━━━ Raw data

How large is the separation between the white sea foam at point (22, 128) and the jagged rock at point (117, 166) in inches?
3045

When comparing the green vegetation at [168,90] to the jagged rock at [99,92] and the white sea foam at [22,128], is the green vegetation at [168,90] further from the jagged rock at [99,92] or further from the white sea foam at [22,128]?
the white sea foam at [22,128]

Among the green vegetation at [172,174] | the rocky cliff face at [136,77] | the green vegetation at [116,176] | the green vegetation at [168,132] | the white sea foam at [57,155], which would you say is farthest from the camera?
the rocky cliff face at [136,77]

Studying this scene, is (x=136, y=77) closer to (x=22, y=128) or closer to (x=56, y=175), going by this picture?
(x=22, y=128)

━━━━━━
━━━ Raw data

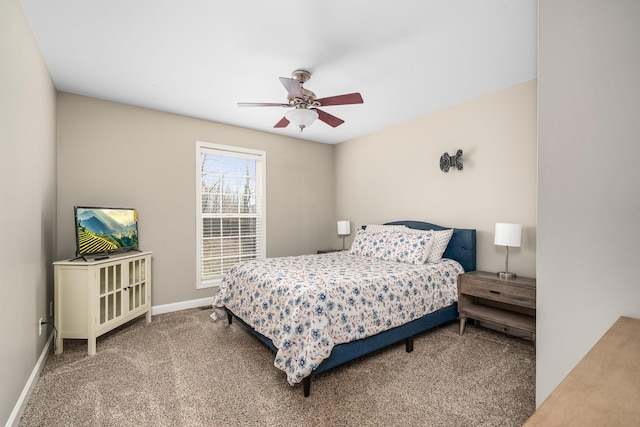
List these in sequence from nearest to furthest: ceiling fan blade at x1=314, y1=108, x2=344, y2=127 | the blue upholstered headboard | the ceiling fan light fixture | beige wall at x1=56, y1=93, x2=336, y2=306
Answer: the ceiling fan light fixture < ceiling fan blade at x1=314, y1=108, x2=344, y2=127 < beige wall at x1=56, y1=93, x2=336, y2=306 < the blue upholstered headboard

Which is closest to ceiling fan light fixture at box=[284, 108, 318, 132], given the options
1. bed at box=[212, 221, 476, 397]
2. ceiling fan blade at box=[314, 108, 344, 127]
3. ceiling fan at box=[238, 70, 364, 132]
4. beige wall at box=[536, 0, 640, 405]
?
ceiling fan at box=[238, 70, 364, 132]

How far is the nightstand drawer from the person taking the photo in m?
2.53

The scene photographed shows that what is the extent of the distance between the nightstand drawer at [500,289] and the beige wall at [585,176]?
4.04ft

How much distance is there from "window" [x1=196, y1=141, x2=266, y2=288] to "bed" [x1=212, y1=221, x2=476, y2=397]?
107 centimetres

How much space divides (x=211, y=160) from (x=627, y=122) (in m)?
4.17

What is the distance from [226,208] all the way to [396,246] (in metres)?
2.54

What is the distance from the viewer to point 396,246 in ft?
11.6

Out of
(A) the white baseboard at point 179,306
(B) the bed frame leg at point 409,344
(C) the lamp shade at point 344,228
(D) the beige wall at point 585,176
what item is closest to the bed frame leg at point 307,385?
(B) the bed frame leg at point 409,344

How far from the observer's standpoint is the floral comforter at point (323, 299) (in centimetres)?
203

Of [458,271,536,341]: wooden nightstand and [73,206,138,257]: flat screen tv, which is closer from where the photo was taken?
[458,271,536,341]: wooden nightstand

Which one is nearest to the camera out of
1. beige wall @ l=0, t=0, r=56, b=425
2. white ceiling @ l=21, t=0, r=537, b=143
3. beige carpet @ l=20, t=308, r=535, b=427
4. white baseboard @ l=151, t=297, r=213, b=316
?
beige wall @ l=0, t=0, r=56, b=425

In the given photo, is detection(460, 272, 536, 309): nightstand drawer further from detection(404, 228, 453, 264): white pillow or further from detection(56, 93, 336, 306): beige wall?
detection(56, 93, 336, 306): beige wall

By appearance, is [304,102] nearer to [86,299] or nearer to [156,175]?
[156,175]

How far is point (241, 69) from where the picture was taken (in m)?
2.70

━━━━━━

**Request:** Write out the lines as a JSON list of strings, one string per line, from the line containing "List these in" through the line containing "Answer: the ceiling", both ends included.

**Full output:**
[
  "List these in sequence from nearest to furthest: ceiling fan blade at x1=314, y1=108, x2=344, y2=127 | the blue upholstered headboard | the ceiling fan light fixture | beige wall at x1=56, y1=93, x2=336, y2=306",
  "Answer: the ceiling fan light fixture < ceiling fan blade at x1=314, y1=108, x2=344, y2=127 < beige wall at x1=56, y1=93, x2=336, y2=306 < the blue upholstered headboard"
]